Instruction: Starting with the line that contains "What is the measured gap between the camera and (715,596)" and going on through the end of the data, rewrite each line as one string in a JSON list, leaving out blank lines.

Given records:
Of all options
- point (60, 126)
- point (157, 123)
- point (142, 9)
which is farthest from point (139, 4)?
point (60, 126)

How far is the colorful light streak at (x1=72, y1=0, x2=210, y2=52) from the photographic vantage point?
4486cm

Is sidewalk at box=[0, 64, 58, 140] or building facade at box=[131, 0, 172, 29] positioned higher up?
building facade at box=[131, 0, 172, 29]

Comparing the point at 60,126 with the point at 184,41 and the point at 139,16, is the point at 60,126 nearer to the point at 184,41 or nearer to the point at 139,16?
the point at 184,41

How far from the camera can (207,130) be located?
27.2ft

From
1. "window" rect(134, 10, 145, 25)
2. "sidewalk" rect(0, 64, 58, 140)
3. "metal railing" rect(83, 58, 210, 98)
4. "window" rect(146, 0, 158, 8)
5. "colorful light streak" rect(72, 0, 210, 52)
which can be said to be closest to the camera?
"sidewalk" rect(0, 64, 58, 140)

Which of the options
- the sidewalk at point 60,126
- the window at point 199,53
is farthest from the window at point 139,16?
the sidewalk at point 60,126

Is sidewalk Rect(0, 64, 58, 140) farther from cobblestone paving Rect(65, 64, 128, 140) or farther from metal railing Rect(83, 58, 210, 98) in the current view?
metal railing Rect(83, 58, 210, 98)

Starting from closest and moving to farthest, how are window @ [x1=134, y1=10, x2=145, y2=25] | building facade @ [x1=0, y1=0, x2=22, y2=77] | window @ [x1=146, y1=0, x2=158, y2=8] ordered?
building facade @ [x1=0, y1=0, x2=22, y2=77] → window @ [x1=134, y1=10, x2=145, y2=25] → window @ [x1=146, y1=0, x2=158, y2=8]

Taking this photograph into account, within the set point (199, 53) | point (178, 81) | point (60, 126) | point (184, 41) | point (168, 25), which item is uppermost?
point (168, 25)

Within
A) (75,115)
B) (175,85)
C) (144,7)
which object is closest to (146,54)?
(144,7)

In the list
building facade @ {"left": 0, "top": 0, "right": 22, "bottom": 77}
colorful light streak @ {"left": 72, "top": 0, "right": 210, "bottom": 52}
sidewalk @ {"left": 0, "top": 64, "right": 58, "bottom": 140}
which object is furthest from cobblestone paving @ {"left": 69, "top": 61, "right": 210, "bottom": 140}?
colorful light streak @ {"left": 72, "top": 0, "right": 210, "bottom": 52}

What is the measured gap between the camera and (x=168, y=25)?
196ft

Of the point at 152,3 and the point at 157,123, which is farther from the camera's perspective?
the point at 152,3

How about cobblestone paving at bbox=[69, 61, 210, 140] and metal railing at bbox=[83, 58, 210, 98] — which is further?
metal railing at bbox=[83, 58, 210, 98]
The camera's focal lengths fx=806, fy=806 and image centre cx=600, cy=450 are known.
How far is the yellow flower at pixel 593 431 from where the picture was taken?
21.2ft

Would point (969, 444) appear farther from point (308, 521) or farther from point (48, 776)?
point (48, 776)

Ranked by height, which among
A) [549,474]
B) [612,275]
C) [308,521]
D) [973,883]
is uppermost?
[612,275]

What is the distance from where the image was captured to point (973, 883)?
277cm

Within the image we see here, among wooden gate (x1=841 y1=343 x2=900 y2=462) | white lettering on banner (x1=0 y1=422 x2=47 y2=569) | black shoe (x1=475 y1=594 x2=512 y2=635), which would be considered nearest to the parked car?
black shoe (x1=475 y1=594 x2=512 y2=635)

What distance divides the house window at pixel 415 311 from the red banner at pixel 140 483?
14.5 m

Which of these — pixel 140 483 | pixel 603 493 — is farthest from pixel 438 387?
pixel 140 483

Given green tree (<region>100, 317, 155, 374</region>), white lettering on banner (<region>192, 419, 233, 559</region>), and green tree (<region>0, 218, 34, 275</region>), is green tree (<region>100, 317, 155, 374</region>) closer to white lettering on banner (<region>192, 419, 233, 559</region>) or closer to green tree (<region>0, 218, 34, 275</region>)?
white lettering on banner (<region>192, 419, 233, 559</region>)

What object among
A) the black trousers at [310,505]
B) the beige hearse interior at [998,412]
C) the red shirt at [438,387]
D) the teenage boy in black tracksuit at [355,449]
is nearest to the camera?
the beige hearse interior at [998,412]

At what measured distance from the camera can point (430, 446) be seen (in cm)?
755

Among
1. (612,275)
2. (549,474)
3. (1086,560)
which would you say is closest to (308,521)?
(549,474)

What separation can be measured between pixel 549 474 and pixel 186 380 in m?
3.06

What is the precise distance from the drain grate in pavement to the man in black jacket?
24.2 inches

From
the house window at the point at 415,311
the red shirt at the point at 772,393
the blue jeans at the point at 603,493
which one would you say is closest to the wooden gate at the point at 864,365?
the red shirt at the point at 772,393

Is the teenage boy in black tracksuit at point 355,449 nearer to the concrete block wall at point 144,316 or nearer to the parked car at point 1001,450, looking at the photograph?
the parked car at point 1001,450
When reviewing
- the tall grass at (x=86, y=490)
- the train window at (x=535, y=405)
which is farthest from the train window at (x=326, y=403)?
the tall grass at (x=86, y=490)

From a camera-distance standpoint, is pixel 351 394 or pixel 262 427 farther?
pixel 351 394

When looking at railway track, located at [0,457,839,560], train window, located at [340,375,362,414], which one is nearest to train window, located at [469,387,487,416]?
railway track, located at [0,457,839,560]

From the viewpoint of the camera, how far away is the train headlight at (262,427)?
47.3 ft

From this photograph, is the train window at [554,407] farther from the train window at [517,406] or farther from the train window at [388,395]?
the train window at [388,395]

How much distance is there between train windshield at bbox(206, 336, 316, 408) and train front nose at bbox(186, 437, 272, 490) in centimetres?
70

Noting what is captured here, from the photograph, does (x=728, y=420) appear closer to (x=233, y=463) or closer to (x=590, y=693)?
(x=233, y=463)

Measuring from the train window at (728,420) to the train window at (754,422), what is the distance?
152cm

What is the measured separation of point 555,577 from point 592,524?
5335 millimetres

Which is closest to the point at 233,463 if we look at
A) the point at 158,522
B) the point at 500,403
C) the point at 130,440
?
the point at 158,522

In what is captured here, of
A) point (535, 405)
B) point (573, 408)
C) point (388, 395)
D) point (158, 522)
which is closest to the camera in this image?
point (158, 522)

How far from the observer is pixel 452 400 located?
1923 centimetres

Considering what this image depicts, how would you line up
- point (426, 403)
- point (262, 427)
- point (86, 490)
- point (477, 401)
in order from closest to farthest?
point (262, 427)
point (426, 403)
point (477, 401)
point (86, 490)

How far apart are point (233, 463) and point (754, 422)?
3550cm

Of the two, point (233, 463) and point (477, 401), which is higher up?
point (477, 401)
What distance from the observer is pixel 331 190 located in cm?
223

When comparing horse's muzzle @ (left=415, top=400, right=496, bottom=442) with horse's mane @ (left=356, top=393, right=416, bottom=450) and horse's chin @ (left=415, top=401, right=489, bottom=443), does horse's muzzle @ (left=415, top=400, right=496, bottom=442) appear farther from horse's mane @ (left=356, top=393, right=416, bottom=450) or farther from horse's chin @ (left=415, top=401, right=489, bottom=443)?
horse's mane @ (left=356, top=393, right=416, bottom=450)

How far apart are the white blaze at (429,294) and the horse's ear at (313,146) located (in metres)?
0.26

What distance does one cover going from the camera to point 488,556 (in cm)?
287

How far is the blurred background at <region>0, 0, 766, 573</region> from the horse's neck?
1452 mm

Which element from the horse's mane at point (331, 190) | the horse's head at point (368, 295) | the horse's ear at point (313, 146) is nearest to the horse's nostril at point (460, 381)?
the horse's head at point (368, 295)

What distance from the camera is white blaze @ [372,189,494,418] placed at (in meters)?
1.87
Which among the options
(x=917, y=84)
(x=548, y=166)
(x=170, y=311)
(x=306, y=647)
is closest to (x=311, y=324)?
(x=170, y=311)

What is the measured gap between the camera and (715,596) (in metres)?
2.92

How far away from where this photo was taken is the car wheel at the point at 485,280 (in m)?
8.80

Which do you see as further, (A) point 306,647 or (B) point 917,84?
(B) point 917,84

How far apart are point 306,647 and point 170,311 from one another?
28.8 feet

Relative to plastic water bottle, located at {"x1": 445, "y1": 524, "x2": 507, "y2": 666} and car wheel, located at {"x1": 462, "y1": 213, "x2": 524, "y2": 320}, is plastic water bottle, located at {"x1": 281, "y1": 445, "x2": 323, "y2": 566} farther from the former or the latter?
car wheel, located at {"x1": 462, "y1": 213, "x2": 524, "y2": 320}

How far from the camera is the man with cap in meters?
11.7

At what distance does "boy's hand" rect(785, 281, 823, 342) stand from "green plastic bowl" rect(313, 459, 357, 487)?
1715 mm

Response for this exercise:
[
  "What is the measured gap between the camera and (715,596) (in metres)?",
  "2.92",
  "How far away from where this photo was taken is the car wheel at the point at 485,280 (in m)?",
  "8.80",
  "Which do you see as further, (A) point 306,647 or (B) point 917,84?",
  "(B) point 917,84",
  "How far apart are point 306,647 and point 170,311 from one another?",
  "28.8 feet",
  "Relative to plastic water bottle, located at {\"x1\": 445, \"y1\": 524, \"x2\": 507, \"y2\": 666} and car wheel, located at {\"x1\": 462, \"y1\": 213, \"x2\": 524, \"y2\": 320}, is plastic water bottle, located at {\"x1\": 281, \"y1\": 445, \"x2\": 323, \"y2\": 566} farther from the former or the latter?",
  "car wheel, located at {\"x1\": 462, \"y1\": 213, \"x2\": 524, \"y2\": 320}",
  "How far from the camera is the man with cap in meters?",
  "11.7",
  "At what distance does \"boy's hand\" rect(785, 281, 823, 342) stand from \"green plastic bowl\" rect(313, 459, 357, 487)?",
  "1715 mm"
]